OpenAI’s researchers gather around the first AI supercomputer in a box, NVIDIA DGX-1.
Image credits NVIDIA.

OpenAI is a non-profit AI research company whose purpose is to “advance digital intelligence in the way that is most likely to benefit humanity as a whole, unconstrained by a need to generate financial return.” And now, NVIDIA CEO CEO Jen-Hsun Huang just delivered the most powerful tool the company has ever had at its disposal, a US$ 2 billion supercomputer.

This “AI supercomputer in a box” isn’t much bigger than a large-ish desktop PC, but it packs a huge punch. It’s 170 teraflops of computing power makes is roughly equivalent to 250 conventional servers working together, and all that oopmh is being put to good use for a worthy cause.

“The world’s leading non-profit artificial intelligence research team needs the world’s fastest AI system,” NVIDIA said in a statement.

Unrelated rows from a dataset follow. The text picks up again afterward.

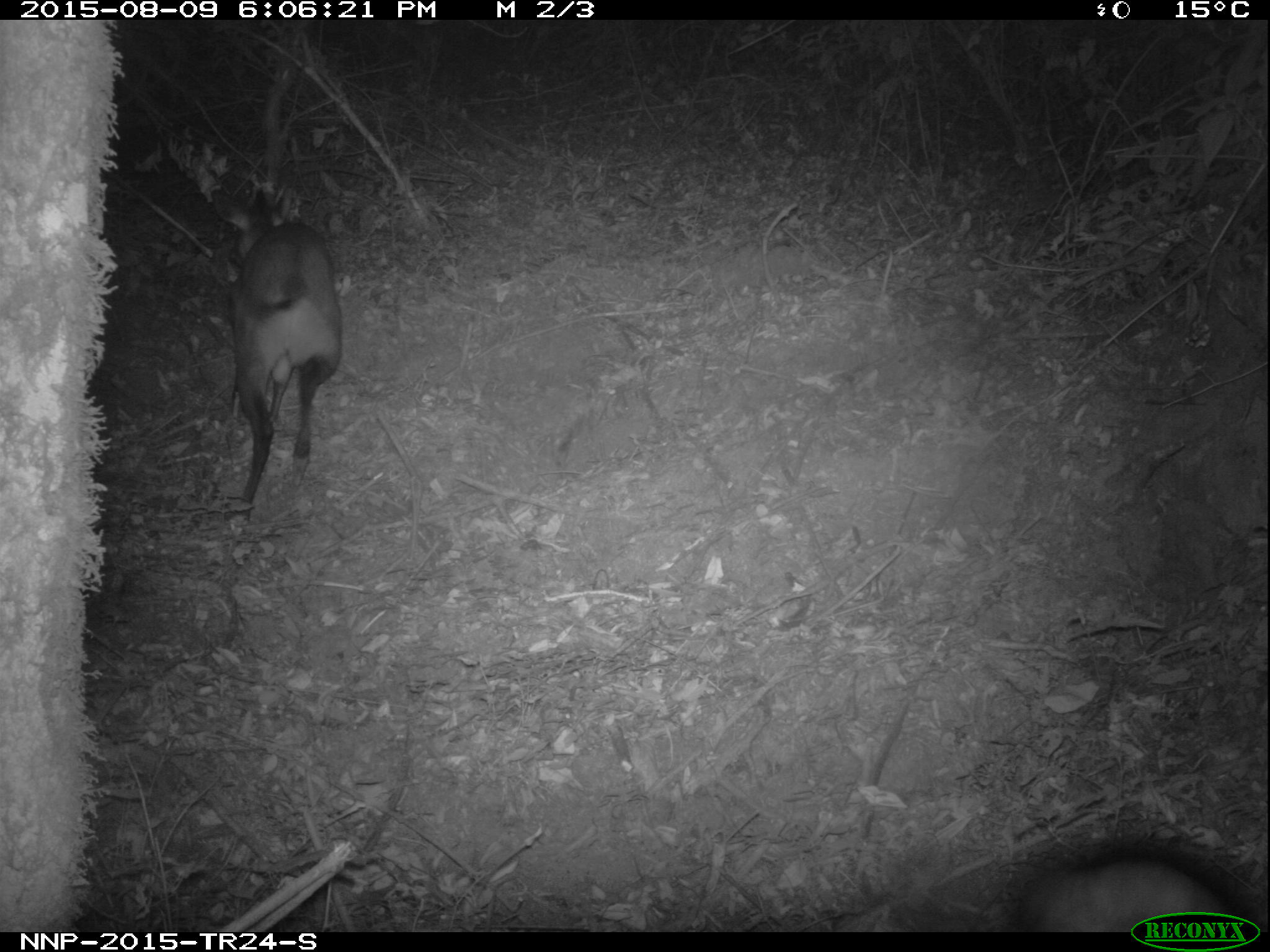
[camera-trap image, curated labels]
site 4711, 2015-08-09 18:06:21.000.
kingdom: Animalia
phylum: Chordata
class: Mammalia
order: Artiodactyla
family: Bovidae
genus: Cephalophus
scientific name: Cephalophus nigrifrons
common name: black-fronted duiker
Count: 1.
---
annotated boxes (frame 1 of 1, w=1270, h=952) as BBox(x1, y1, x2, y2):
cephalophus nigrifrons: BBox(210, 189, 342, 521); BBox(1011, 846, 1241, 931)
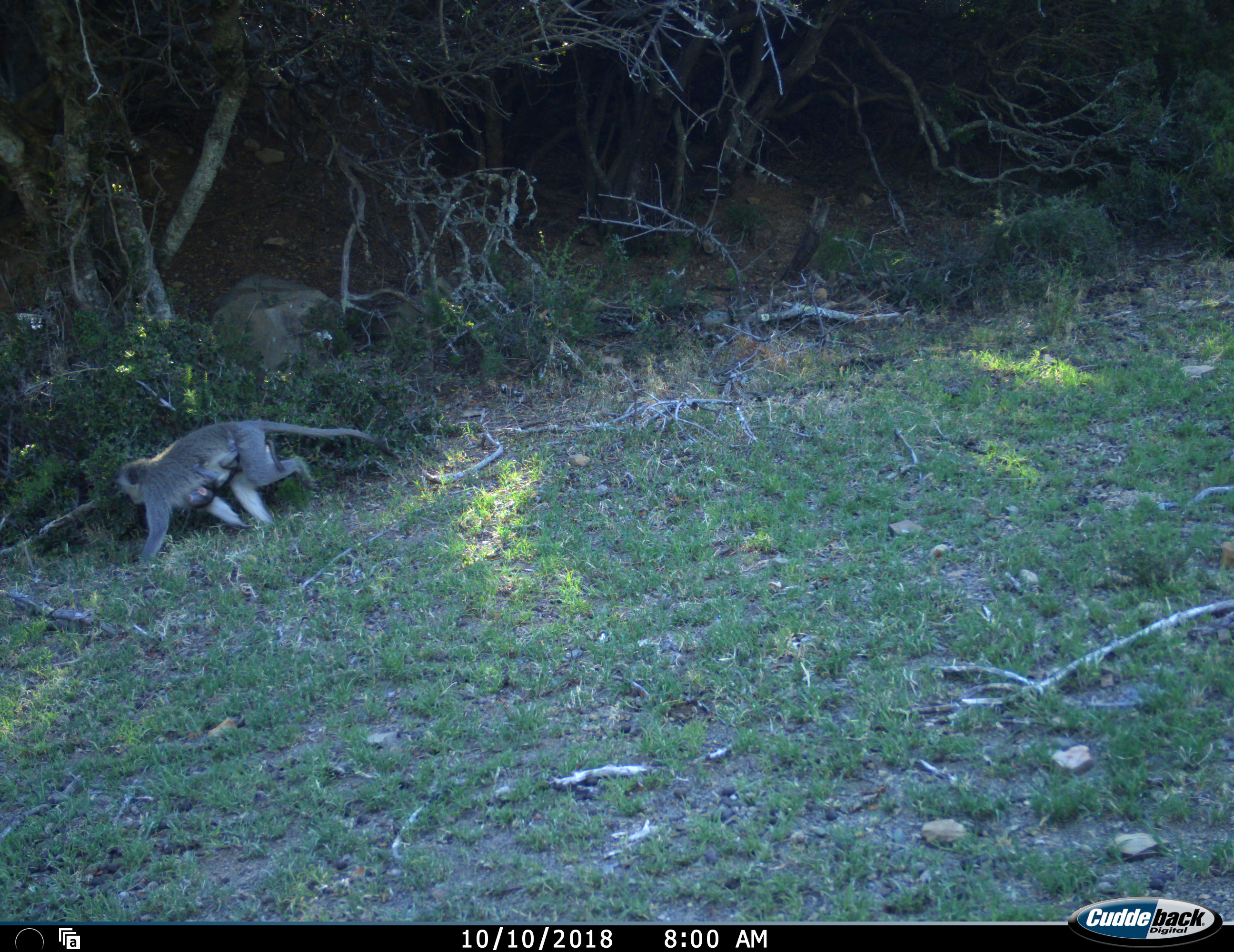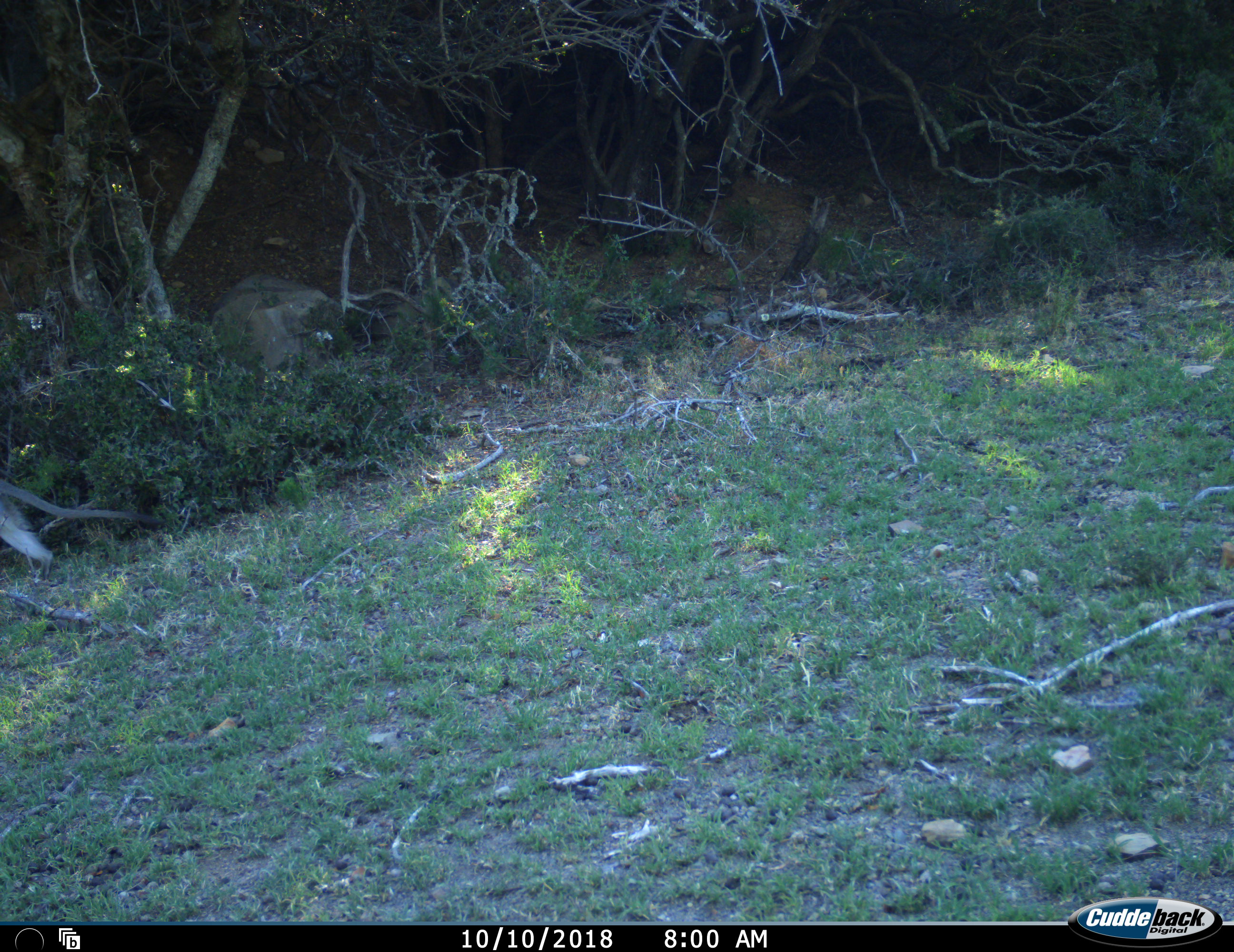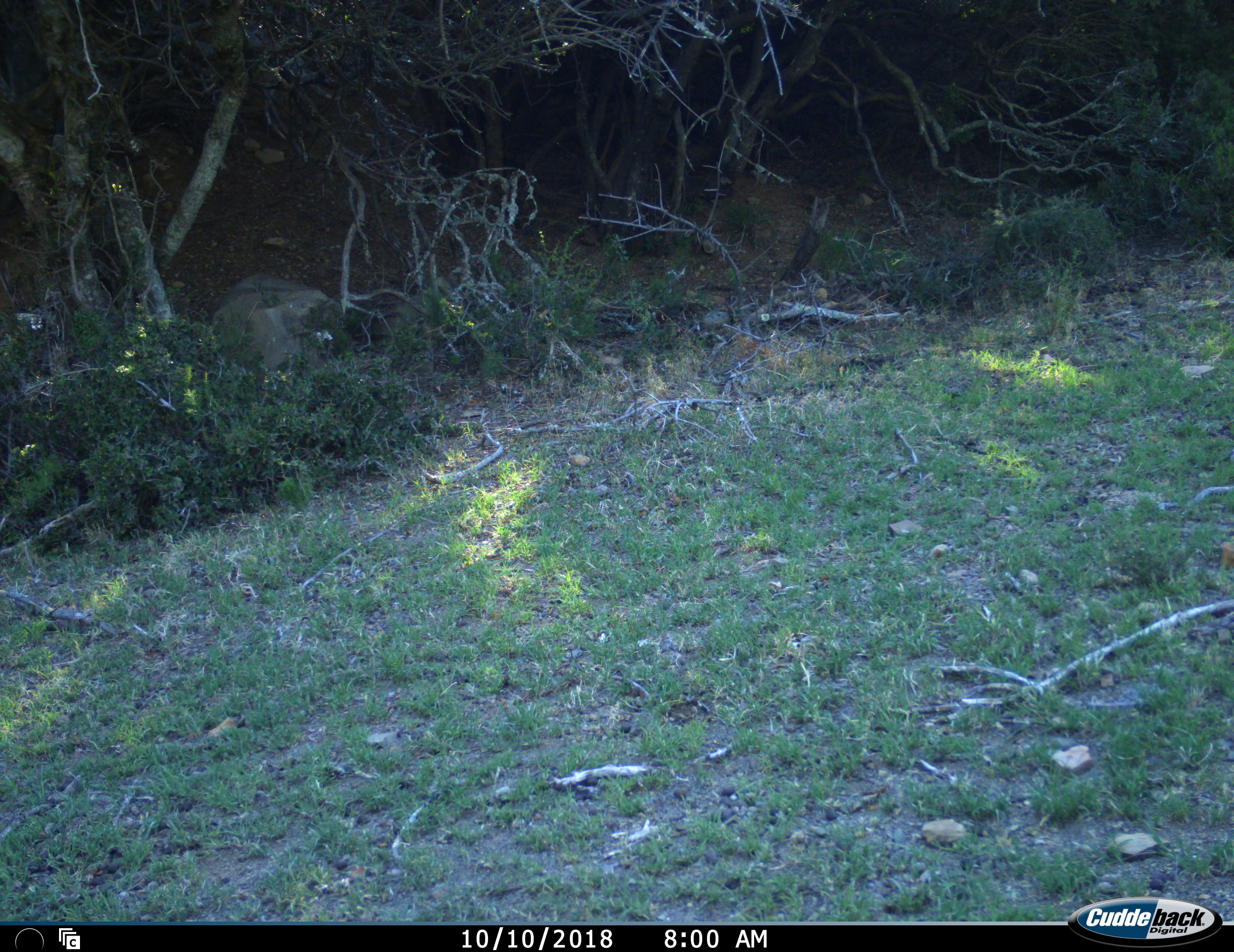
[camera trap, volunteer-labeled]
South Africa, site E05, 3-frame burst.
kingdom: Animalia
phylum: Chordata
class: Mammalia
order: Primates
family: Cercopithecidae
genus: Chlorocebus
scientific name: Chlorocebus pygerythrus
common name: vervet monkey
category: monkeyvervet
Monkeyvervet (vervet monkey) (Chlorocebus pygerythrus), count 2. Behavior (volunteer vote fractions): standing 10%, resting 0%, moving 90%, interacting 20%. Young present (vote fraction): 50%. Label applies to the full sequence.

“I thought it was incredibly appropriate that the world’s first supercomputer dedicated to artificial intelligence would go to the laboratory that was dedicated to open artificial intelligence,” Huang added.

But an OpenAI needs to do more than just process things very fast. It needs to learn and Musk, unlike my parents, believes that the best place to do so is on the Internet — specifically, on Reddit. The forum’s huge size makes for an ideal training ground for DGX-1, which will be spending the next few months processing nearly two billion comments to learn how to better chat with human beings.

“Deep learning is a very special class of models because as you scale up, they always work better,” says OpenAI researcher Andrej Karpathy.

The $129,000 super-computer relies on eight NVIDIA Tesla P100 GPUs (graphic processing units), 7 terabytes of SSD storage, and two Xeon processors (apart from the aforementioned 170 teraflops of performance) to go through this data and make sense of it all.

“You can take a large amount of data that would help people talk to each other on the internet, and you can train, basically, a chatbot, but you can do it in a way that the computer learns how language works and how people interact,” Karpathy added.

Even better, the new supercomputer is designed to function with OpenAI’s existing software. All that’s needed is to scale it up.

“We won’t need to write any new code, we’ll take our existing code and we’ll just increase the size of the model,” says OpenAI scientist Ilya Sutskever. “And we’ll get much better results than we have right now.”

NVIDIA CEO Jen-Hsun Huang slides open the DGX-1’s GPU tray at OpenAI’s headquarters in San Francisco.